━━ TEXTO DE ORIGEN ━━

Rafa López León: La memoria viva del deporte desde las clases de Ciudad Real a lo más alto del balonmano

«De cuando el barro nos llegaba a los tobillos – Episodio 8: Balonmano» nos ofrece los principios de un campeón, los 60 y 70 a través de la mirada de Rafa López

Hablar con Rafael López León es conversar con una generación entera. No sólo por su extraordinaria trayectoria como deportista y docente, sino porque en su relato se entrelazan la historia del deporte escolar, la evolución y memoria del balonmano español y el tejido humano que hizo posible todo aquello. Desde los patios de tierra hasta los clubes federados, desde la vocación temprana hasta la docencia comprometida. Rafa no cuenta su vida: la ofrece como testimonio de lo que ocurre cuando el deporte no es sólo una actividad, sino una forma de estar en el mundo.

Este texto es un recorrido por esa memoria en movimiento. No busca heroicidades ni gestas individuales. Busca los valores que se quedan, las personas que sostienen en silencio, las pistas improvisadas que se convirtieron en escuela. Y, sobre todo, quiere rendir homenaje a una manera de entender el juego como vínculo, como pertenencia, como impulso vital que nunca se suelta del todo. La manera de entender la vida a través del deporte que forjó a un campeón.

Porque hay quienes viven con una meta. Y hay quienes, como Rafa, siguen viviendo con la pelota en la mano.

Una vida «con la pelota en la mano»

«Soy Rafael López León». Se presenta con una sencillez que desarma. Como quien lleva toda una vida repitiendo su nombre en las pistas, los pasillos de los institutos y los patios de colegio. “Como tú bien dices… soy un hombre del deporte de toda la vida. Siempre he estado con una pelota en la mano”.

━━━
━━ FRAGMENTOS DEL CONJUNTO ━━

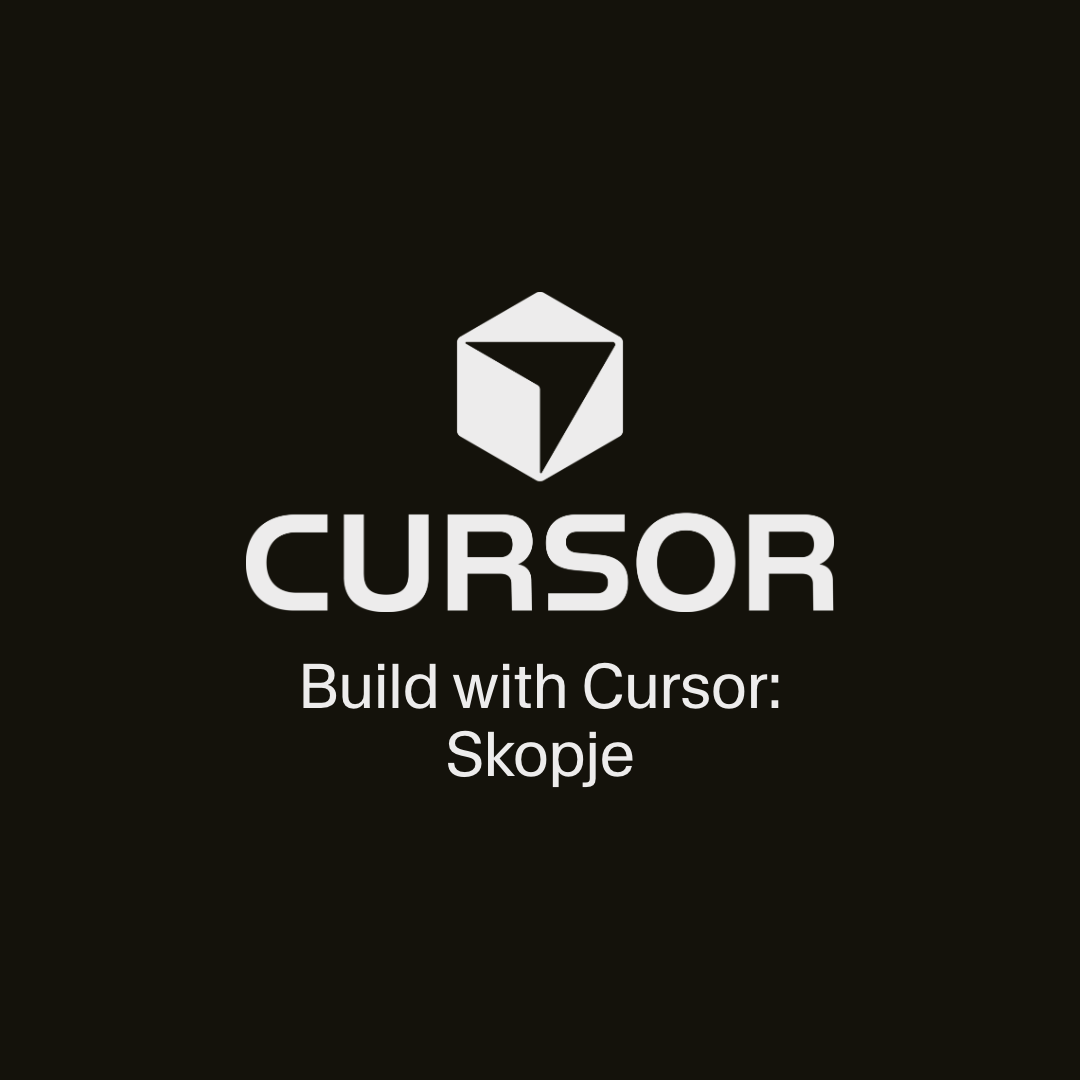 Build with Cursor: Skopje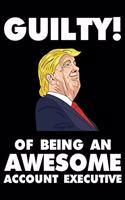 Guilty! Of Being An Awesome Account Executive: Trump 2020 Notebook, Presidential Election, Funny Productivity Planner, Daily Organizer For Work, Schedule Book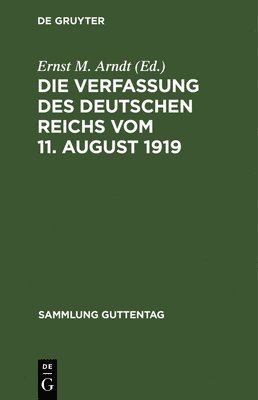 Die Verfassung Des Deutschen Reichs Vom 11. August 1919 1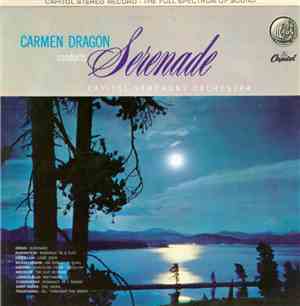 Carmen Dragon Conducting The Capitol Symphony Orchestra - Serenade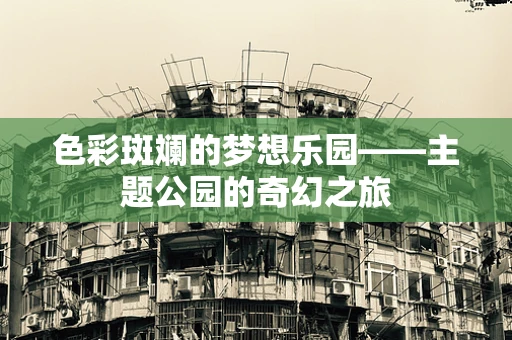 色彩斑斓的梦想乐园——主题公园的奇幻之旅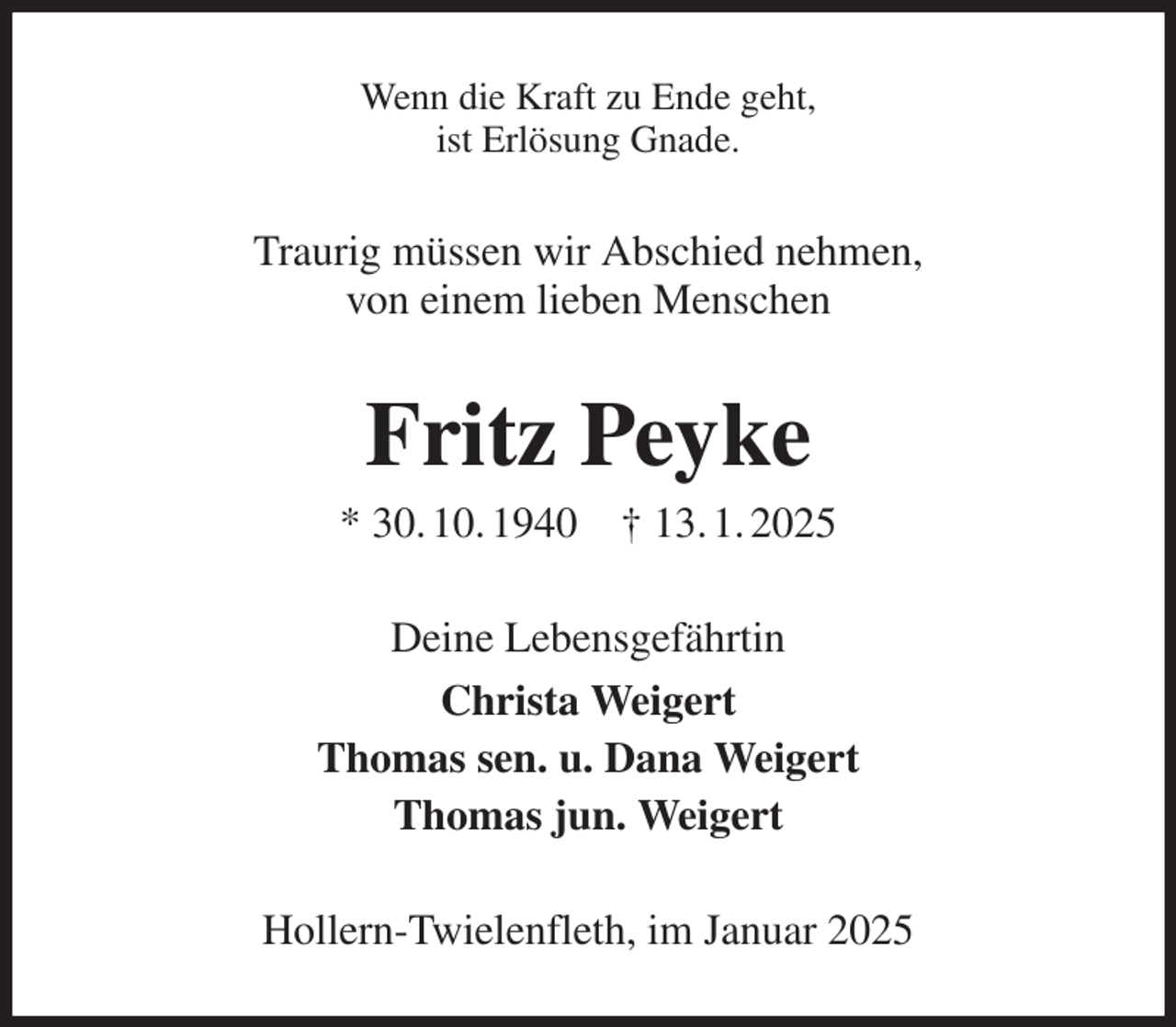 <p>Wenn die Kraft zu Ende geht,<br />ist Erlösung Gnade.<br />Traurig müssen wir Abschied nehmen,<br />von einem lieben Menschen<br />Fritz Peyke<br />* 30. 10. 1940 † 13. 1. 2025<br />Deine Lebensgefährtin<br />Christa Weigert<br />Thomas sen. u. Dana Weigert<br />Thomas jun. Weigert<br />Hollern-Twielenfleth, im Januar 2025</p>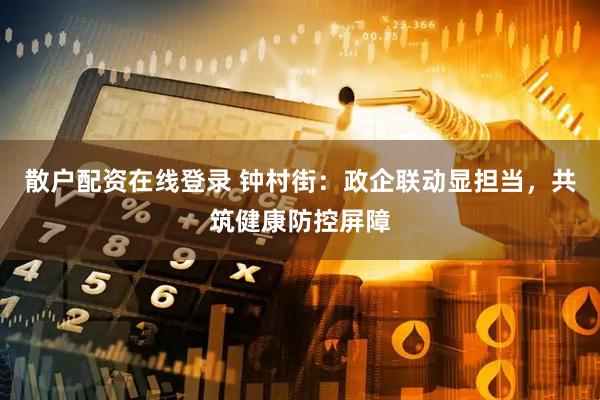 散户配资在线登录 钟村街：政企联动显担当，共筑健康防控屏障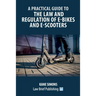 A Practical Guide to the Law and Regulation of E-Bikes and E-Scooters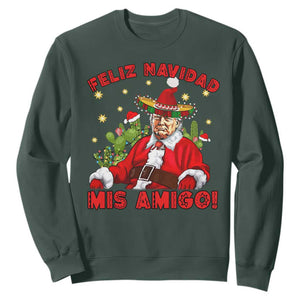 Funny Mexico Xmas Trump Sweatshirt Feliz Navidad Mis Amigo Trump Santa TS09 Dark Forest Green Print Your Wear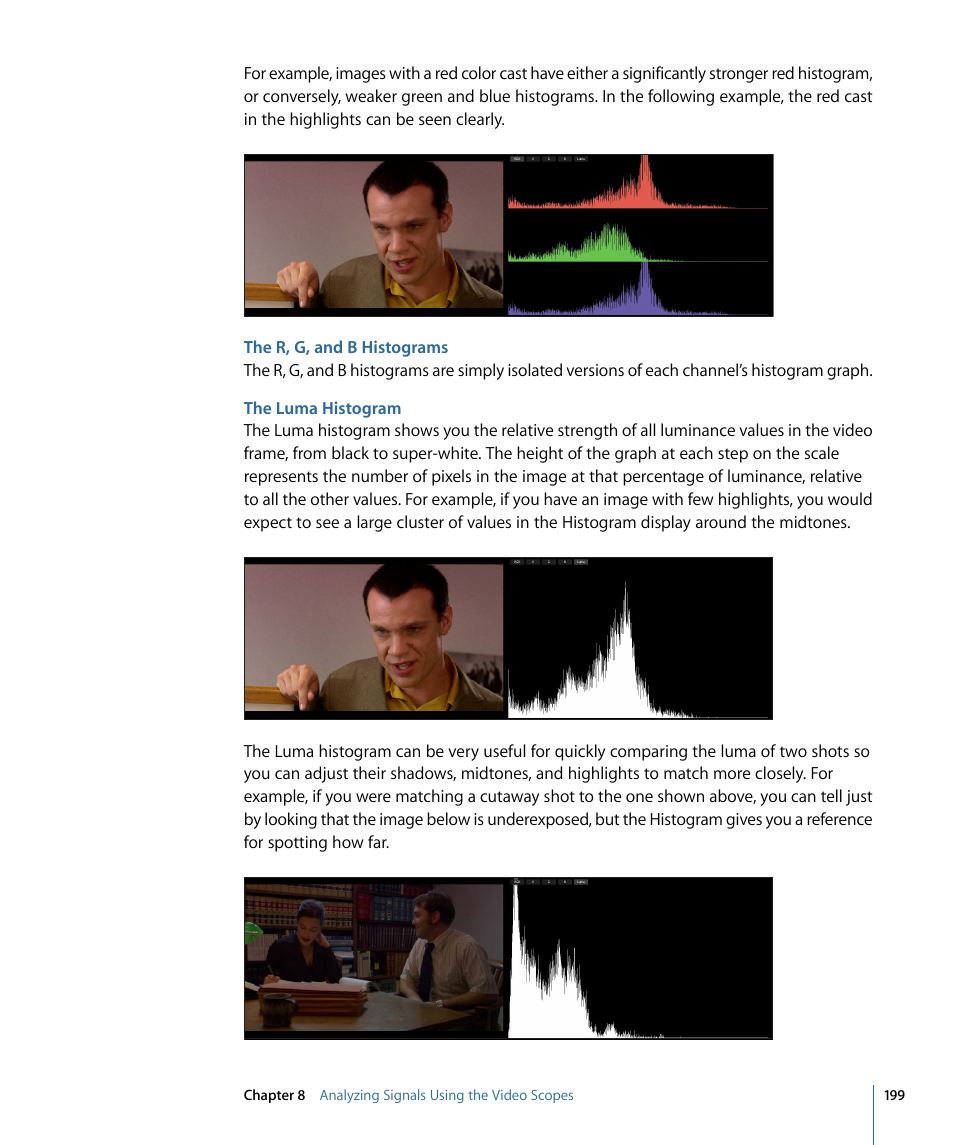 The r, g, and b histograms, The luma histogram | Apple Color 1.5 User Manual | Page 199 / 434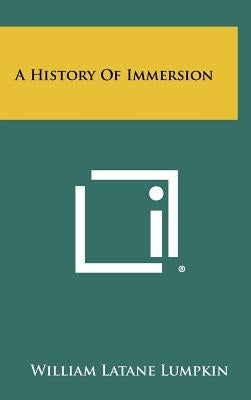 A History of Immersion by Lumpkin, William Latane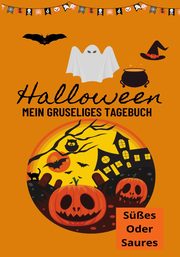 Halloween Mein Gruseliges Tagebuch, Co Petal Publishing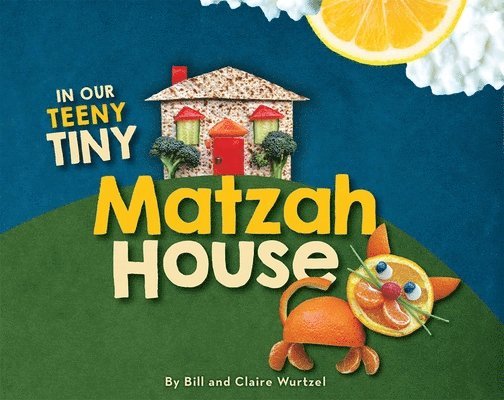 Bill Wurtzel - In Our Teeny Tiny Matzah House, Inbunden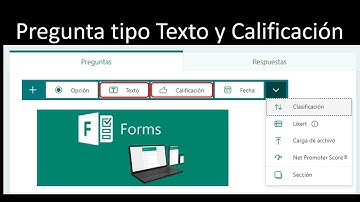 3. Diseñar un cuestionario con Microsoft Forms - Pregunta Texto y Calificación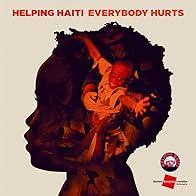 Primary photo for Helping Haiti: Everybody Hurts, B&W Version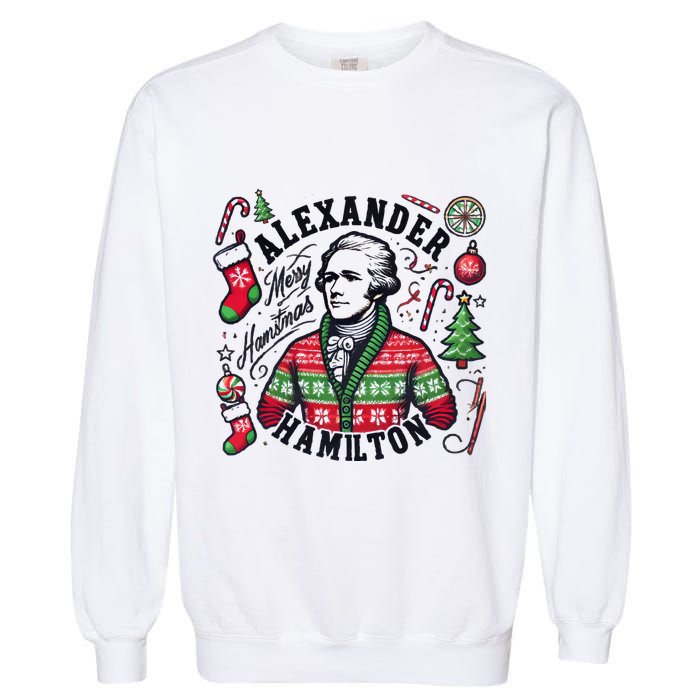 Merry Hamistmas Alexander Hamilton Ugly Christmas Sweater Merry Xmas Funny Garment-Dyed Sweatshirt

━━━

QUÉ SE PIDE:
Por favor, transcribe literalmente un fragmento del texto sobre Rafa López León. Empieza en las palabras "Este texto es" y termina después de "a un campeón.".

ESPACIO DE RESPUESTA:
Este texto es un recorrido por esa memoria en movimiento. No busca heroicidades ni gestas individuales. Busca los valores que se quedan, las personas que sostienen en silencio, las pistas improvisadas que se convirtieron en escuela. Y, sobre todo, quiere rendir homenaje a una manera de entender el juego como vínculo, como pertenencia, como impulso vital que nunca se suelta del todo. La manera de entender la vida a través del deporte que forjó a un campeón.